::: Data :::

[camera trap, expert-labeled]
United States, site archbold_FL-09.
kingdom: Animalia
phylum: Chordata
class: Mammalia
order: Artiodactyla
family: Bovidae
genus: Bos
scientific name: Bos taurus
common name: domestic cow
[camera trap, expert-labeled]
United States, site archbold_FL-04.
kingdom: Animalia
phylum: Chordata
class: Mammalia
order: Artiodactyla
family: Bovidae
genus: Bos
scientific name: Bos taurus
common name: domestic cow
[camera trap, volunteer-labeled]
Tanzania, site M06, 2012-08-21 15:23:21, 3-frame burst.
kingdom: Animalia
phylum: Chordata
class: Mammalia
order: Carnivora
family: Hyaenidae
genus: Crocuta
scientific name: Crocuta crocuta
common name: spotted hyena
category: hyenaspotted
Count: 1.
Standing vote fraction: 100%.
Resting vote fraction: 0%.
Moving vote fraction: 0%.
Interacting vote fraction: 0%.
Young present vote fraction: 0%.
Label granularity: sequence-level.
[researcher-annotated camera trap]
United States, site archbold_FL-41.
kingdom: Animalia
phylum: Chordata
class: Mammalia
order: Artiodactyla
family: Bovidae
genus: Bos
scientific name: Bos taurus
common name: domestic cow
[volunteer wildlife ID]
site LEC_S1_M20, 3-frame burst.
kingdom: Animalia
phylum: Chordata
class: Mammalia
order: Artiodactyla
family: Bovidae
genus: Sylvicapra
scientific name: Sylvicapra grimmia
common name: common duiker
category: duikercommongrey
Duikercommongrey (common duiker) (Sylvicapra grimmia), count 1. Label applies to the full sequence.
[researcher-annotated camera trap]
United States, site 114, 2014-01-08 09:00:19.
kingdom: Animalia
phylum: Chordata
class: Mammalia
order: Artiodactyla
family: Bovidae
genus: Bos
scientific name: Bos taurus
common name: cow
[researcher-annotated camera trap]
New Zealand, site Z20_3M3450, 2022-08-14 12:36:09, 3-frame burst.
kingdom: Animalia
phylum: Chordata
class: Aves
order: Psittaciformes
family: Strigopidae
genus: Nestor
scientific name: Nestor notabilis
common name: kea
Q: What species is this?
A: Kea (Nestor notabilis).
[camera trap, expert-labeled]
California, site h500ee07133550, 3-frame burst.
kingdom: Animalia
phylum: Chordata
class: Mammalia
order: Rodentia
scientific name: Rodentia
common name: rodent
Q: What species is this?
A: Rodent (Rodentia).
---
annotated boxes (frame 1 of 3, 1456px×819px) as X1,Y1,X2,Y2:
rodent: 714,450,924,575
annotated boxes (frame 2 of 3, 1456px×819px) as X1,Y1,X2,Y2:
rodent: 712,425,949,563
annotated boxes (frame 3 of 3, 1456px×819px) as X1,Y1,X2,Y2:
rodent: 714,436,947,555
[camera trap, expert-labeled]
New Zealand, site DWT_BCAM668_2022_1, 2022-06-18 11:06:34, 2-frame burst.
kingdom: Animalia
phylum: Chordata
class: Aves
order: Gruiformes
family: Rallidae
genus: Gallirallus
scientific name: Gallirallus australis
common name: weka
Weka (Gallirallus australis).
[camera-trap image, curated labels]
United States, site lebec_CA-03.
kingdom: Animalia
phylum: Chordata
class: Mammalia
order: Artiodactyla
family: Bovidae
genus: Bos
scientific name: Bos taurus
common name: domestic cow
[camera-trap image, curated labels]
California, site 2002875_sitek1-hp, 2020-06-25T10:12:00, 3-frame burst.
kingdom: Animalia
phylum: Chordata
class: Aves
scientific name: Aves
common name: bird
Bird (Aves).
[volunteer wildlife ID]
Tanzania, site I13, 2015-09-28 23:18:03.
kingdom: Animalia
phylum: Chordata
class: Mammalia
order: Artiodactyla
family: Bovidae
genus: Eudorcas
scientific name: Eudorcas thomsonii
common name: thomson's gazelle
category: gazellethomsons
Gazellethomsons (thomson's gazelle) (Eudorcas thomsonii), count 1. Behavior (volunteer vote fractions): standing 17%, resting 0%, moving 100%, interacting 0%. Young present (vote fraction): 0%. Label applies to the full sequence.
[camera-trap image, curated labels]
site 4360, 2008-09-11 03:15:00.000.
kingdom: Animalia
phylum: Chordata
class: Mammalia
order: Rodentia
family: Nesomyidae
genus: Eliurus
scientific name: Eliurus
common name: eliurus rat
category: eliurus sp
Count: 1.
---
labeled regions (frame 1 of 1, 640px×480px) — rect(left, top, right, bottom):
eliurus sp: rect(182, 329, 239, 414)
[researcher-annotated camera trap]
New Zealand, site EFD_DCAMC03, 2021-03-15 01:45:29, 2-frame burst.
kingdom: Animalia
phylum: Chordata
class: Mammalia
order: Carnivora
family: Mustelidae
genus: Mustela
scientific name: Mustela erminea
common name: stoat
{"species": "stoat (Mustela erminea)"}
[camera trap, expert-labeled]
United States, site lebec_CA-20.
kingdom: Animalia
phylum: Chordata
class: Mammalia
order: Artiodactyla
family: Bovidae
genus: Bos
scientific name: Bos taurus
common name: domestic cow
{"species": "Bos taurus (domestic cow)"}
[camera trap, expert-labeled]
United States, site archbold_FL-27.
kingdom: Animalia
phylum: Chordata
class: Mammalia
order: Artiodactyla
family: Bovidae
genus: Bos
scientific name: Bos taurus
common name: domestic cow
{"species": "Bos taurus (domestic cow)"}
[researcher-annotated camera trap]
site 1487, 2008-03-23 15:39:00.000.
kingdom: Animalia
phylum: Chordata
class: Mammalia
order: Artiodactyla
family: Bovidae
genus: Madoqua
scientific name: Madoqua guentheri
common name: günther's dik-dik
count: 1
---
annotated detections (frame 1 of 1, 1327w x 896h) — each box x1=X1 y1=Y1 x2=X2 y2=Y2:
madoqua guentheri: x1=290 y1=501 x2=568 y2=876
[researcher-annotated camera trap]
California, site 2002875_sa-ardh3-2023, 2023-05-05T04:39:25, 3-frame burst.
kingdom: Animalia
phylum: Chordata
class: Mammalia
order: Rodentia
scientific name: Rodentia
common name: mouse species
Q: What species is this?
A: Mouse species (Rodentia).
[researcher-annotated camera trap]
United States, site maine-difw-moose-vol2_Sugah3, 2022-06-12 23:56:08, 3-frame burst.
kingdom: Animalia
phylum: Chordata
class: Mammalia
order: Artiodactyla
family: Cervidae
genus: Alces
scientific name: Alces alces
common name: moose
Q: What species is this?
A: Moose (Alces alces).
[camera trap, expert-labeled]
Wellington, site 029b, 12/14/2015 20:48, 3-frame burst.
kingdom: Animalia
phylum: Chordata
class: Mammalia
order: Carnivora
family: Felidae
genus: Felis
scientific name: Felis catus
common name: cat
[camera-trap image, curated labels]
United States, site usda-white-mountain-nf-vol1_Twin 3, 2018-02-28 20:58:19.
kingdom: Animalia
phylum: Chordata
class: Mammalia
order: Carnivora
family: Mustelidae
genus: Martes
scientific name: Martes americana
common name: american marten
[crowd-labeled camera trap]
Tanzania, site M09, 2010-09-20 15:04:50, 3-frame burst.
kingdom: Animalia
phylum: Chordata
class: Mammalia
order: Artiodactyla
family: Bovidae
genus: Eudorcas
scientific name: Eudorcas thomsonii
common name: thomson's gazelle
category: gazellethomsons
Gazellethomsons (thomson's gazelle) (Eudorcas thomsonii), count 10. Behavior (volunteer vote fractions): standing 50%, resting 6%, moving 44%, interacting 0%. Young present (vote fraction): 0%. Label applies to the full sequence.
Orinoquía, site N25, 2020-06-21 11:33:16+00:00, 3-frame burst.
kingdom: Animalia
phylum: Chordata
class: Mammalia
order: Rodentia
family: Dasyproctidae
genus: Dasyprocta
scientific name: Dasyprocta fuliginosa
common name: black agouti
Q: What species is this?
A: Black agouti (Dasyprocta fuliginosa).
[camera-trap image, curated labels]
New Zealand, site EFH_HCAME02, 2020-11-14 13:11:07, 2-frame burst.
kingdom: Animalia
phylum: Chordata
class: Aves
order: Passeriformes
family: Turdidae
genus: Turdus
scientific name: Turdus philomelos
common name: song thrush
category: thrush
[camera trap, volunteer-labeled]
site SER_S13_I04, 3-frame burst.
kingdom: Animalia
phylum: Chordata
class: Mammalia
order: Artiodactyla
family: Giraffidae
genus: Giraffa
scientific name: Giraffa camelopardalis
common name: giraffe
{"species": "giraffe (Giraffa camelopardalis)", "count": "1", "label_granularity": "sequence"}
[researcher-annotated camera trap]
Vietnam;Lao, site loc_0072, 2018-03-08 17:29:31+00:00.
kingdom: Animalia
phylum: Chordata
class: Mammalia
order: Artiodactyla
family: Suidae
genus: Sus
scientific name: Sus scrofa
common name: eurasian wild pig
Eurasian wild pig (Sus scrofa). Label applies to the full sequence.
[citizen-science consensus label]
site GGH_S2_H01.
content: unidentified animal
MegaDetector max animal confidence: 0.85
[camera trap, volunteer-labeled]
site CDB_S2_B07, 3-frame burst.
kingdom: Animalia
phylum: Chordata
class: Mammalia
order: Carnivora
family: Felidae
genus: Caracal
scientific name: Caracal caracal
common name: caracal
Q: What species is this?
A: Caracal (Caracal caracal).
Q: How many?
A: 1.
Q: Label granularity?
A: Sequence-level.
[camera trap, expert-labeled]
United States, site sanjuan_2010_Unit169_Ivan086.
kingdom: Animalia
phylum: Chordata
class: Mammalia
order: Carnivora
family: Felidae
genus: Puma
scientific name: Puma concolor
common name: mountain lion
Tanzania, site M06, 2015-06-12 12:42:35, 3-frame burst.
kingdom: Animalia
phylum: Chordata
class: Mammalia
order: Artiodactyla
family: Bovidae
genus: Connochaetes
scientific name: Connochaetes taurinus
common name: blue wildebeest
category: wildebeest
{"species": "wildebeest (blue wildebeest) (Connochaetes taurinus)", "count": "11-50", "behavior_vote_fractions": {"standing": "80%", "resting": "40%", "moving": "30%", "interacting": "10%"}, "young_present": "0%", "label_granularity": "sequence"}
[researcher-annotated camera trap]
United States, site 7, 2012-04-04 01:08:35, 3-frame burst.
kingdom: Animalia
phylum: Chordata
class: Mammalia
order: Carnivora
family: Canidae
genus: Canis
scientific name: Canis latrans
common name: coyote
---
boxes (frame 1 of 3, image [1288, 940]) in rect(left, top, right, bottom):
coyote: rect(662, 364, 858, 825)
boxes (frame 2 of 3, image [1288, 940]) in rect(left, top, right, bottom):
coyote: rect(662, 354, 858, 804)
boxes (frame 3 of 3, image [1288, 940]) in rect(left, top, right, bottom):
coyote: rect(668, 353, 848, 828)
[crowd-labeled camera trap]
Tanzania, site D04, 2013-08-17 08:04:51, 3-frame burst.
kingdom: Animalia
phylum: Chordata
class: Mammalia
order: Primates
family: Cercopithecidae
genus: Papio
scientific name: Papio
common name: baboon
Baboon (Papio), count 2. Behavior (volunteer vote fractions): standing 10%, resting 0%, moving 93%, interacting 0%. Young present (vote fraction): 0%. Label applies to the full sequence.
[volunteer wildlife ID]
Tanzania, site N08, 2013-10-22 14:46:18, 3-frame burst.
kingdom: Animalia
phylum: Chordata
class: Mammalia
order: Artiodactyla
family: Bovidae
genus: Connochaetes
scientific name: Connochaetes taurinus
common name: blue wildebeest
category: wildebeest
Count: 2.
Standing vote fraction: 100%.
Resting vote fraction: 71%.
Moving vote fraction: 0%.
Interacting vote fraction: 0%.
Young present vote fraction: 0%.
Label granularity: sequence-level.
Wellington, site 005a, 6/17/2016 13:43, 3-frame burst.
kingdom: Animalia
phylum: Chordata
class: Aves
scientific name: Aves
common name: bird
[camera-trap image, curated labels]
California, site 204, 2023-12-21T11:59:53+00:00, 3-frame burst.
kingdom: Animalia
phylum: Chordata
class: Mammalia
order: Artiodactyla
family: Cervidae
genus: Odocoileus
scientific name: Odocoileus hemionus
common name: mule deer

:::

▸ What needs to be done: Wherever the line holding "scientific name: Madoqua guentheri" falls in the entries above, copy exactly from it through the line holding "2023-05-05T04:39:25, 3-frame burst.", inclusive, and add nothing.

▸ Task result:
scientific name: Madoqua guentheri
common name: günther's dik-dik
count: 1
---
annotated detections (frame 1 of 1, 1327w x 896h) — each box x1=X1 y1=Y1 x2=X2 y2=Y2:
madoqua guentheri: x1=290 y1=501 x2=568 y2=876
[researcher-annotated camera trap]
California, site 2002875_sa-ardh3-2023, 2023-05-05T04:39:25, 3-frame burst.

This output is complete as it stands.